Interview John Myles White , Machine Learning for Hackers

Here is an interview with one of the younger researchers  and rock stars of the R Project, John Myles White,  co-author of Machine Learning for Hackers.

Ajay- What inspired you guys to write Machine Learning for Hackers. What has been the public response to the book. Are you planning to write a second edition or a next book?

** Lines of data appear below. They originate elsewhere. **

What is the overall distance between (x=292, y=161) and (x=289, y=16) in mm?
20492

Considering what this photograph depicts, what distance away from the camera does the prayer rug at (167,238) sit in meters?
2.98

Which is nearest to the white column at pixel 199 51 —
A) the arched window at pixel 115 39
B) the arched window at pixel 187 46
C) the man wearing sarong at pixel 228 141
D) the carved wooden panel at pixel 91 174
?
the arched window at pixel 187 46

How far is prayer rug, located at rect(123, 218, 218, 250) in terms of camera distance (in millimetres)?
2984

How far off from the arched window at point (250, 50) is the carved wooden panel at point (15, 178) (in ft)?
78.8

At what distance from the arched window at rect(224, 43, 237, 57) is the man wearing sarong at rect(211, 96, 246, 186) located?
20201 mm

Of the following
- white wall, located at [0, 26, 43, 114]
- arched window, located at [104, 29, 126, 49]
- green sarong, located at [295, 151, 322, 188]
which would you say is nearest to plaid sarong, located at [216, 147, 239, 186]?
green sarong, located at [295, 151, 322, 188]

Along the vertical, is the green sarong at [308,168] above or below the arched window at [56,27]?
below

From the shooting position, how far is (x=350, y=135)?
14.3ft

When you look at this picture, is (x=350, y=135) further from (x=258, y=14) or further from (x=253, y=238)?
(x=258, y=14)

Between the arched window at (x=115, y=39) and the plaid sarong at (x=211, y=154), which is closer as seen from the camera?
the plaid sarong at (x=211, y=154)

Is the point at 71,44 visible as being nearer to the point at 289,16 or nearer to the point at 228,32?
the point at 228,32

John-We decided to write Machine Learning for Hackers because there were so many people interested in learning more about Machine Learning who found the standard textbooks a little difficult to understand, either because they lacked the mathematical background expected of readers or because it wasn’t clear how to translate the mathematical definitions in those books into usable programs. Most Machine Learning books are written for audiences who will not only be using Machine Learning techniques in their applied work, but also actively inventing new Machine Learning algorithms. The amount of information needed to do both can be daunting, because, as one friend pointed out, it’s similar to insisting that everyone learn how to build a compiler before they can start to program. For most people, it’s better to let them try out programming and get a taste for it before you teach them about the nuts and bolts of compiler design. If they like programming, they can delve into the details later.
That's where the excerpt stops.